То, что, по обыкновению, легко заявлял сейчас Щеглов, и то, что было не по душе Лопатину, задевало в эту минуту Васильева не сущностью их несогласных позиций, а тем, что замечал, как сумрачно темнели под ресницами глаза Виктории, и он страстно хотел понять, что происходило в этой красивой светловолосой головке дочери, так алчно впитывающей терпкий яд слов Эдуарда Аркадьевича, словно бы сквозь смех наслаждавшегося самоуничижительной горечью разочарования.

«Мне ясно, что он хочет понравиться Илье, но его вдохновляет спор с Лопатиным и внимание Виктории, — подумал Васильев. — Иначе откуда этот ливень сарказма и иронии? В нем есть какая-то наркотическая сила зыбкости. Как он нехорошо действует на Викторию, и как это нехорошо видеть!..»

— Кого жалеть, Александр Георгиевич? Скажите, пожалуйста? — спросила вдруг Виктория с брезгливым вызовом. — Лжеца? Грабителя? Дурака? Они еще больше станут лжецами, грабителями и дураками.

— Совет, Вика! Что касается дураков, — попытался поиграть ее словами Лопатин, обеспокоенный гневной вспышкой Виктории, — то надо вырабатывать в себе дуракоустойчивость. Или, пожалуй, считаться с ними, Вика, ввиду их численного превосходства. Надо, пожалуй, верить…

— Верить? Чудесно! Вы сказали «верить». А что такое вера — страх или убеждение? — перебил его сейчас же Щеглов, и бесовский костер взвился искрами в глазах его. — Вера? Пережитая истина или эмоциональное отношение к истине? В какую веру вы обращаете Вику?

— Перестаньте, дядя, — строго сказала Виктория, и по ее горлу прошла еле заметная судорога. — Так стало модно очень. Все сразу переводить в шутку. И вы стали так, Александр Георгиевич, хотя вам не идет. Для чего говорить слова, одни слова на все случаи жизни? Кому нужны ваши длинные монологи? — поморщилась она гадливо. — Кого это делает счастливым? Как страшно, что все говорят, призывают, клянутся, учат друг друга, а на самом деле — совсем другое. Просто страшно!..

— Вряд ли, Вика, вряд ли вы справедливы полностью, — забормотал Лопатин неловко, копаясь пальцами в бороде, пощипывая ее. — Вы напрасно нас так…

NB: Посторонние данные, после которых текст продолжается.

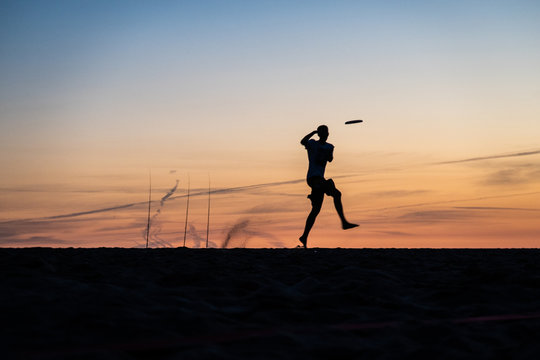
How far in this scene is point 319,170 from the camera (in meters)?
9.96

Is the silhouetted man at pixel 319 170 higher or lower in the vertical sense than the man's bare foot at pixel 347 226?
higher
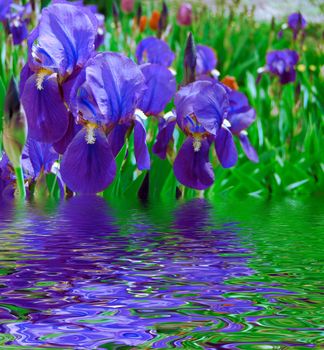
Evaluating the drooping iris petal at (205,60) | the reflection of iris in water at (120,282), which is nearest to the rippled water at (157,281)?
the reflection of iris in water at (120,282)

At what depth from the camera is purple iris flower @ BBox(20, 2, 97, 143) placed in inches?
56.1

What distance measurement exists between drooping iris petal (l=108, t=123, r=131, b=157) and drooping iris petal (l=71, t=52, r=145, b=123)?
75mm

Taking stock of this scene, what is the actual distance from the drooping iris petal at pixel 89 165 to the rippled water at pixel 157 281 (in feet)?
0.20

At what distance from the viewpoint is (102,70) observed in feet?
4.43

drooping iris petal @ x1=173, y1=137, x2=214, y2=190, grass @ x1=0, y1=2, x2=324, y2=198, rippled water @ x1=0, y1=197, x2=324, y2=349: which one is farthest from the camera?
grass @ x1=0, y1=2, x2=324, y2=198

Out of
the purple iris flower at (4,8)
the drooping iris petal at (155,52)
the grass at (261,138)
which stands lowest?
the grass at (261,138)

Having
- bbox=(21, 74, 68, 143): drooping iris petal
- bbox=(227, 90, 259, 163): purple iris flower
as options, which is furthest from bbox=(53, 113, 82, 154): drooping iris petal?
bbox=(227, 90, 259, 163): purple iris flower

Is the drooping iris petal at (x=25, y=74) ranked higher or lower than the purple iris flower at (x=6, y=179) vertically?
higher

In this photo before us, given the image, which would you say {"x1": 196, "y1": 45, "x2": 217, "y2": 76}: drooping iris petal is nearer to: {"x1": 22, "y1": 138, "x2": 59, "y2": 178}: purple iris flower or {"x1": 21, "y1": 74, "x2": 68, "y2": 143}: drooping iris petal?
{"x1": 22, "y1": 138, "x2": 59, "y2": 178}: purple iris flower

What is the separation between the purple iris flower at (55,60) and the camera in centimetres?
142

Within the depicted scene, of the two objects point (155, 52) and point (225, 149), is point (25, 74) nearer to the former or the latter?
point (225, 149)

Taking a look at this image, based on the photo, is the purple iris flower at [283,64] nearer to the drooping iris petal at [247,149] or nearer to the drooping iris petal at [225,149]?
the drooping iris petal at [247,149]

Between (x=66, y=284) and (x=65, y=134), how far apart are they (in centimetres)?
74

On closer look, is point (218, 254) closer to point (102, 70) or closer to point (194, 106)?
point (102, 70)
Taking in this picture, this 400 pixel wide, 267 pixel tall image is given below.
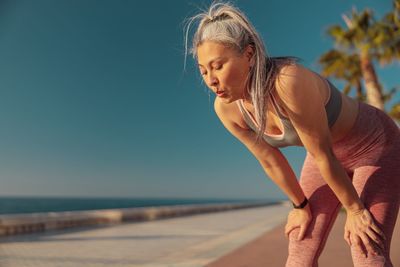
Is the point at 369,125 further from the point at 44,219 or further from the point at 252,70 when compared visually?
the point at 44,219

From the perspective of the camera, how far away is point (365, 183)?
1.91 metres

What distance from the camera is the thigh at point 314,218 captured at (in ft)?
6.64

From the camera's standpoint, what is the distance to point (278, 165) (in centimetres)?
209

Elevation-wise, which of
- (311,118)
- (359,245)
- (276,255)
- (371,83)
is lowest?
(276,255)

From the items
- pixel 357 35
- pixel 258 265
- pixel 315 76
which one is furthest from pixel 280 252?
pixel 357 35

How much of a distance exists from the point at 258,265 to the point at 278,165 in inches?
137

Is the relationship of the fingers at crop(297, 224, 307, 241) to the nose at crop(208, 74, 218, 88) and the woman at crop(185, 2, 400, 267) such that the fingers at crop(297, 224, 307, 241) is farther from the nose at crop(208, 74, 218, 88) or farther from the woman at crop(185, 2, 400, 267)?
the nose at crop(208, 74, 218, 88)

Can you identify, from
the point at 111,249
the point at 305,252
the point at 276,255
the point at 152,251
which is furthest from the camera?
the point at 111,249

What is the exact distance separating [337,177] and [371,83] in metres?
14.0

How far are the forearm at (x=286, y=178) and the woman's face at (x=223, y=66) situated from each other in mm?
534

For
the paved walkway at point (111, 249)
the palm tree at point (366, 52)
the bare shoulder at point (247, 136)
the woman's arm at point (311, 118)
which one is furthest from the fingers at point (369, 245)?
the palm tree at point (366, 52)

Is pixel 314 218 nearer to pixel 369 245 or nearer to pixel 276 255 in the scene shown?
pixel 369 245

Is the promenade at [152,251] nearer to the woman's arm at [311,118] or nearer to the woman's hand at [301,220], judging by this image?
the woman's hand at [301,220]

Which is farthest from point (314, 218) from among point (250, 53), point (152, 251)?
point (152, 251)
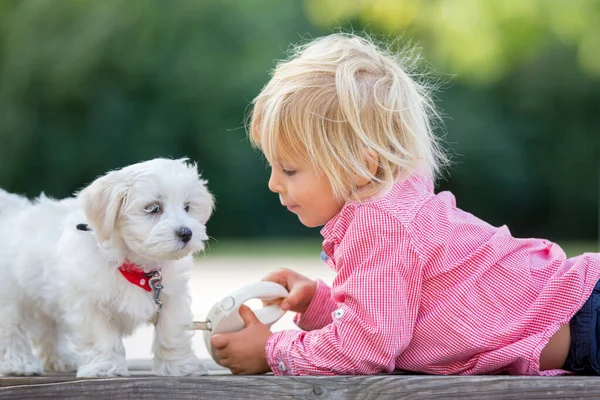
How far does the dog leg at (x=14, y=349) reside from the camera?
3020 millimetres

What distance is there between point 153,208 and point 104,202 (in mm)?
167

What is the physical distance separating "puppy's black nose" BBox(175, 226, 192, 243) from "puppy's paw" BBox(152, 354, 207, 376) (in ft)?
1.40

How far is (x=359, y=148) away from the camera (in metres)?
2.85

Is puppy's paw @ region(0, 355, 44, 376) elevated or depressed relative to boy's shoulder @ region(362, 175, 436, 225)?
depressed

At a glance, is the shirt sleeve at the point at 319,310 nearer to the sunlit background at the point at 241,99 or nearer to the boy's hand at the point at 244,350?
the boy's hand at the point at 244,350

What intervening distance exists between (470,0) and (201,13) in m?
6.00

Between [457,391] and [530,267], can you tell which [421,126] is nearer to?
[530,267]

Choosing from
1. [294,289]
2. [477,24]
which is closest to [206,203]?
[294,289]

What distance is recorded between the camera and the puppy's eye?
2.94 m

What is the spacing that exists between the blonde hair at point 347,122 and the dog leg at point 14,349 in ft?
3.66

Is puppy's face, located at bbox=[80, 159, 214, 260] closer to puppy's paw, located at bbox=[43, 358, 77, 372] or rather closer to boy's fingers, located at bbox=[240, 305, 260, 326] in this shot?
boy's fingers, located at bbox=[240, 305, 260, 326]

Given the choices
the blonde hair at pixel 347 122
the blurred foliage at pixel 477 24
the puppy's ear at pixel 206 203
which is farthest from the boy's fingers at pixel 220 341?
the blurred foliage at pixel 477 24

— Викочка, пощади, золотце, юная герцогиня наша! — прискорбно заговорил Эдуард Аркадьевич и воздел руки, словно в молитве призывая на помощь само небо. — Я хотел бы научить тебя быть счастливой, красавица моя! Но — как? Счастье — это лишь то, что мы представляем о нем. Мираж, мечта жить в сладости весенних снов. Кого можно научить счастью? Я могу научить лишь злой веселости, но это не для тебя. Поверь, как будущая актриса, — только искусство стоит чего-то в жизни. Но и оно не может научить счастью, оно лишь развлекает приятной сказочкой: будь честным, смелым, добродетельным…

— Боже, какой мед, какая сладость! — воскликнула Виктория с ненатуральной радостью. — К черту ваше искусство, дядя! Могу ли я быть актрисой, если мне ни перед кем не хочется лицедействовать! Илья Петрович, скажите, пожалуйста… вы как-то молчите, а я хочу, чтобы вы ответили мне! Что думаете вы? — проговорила она иным тоном, обращаясь к Илье, а он с каплями пота на лбу курил, смотрел на нее немигающим тяжелым взором, смотрел в отстраненном молчании, потом проговорил хрипло, с кривой улыбкой:

— Я не типичен, Виктория, в вашем споре.

— А что вы думаете? Что — вы?

— Что я?.. Как только человек заглянул в свою душу, он познал ад. По крайней мере, у меня это началось после войны, в шестидесятом году.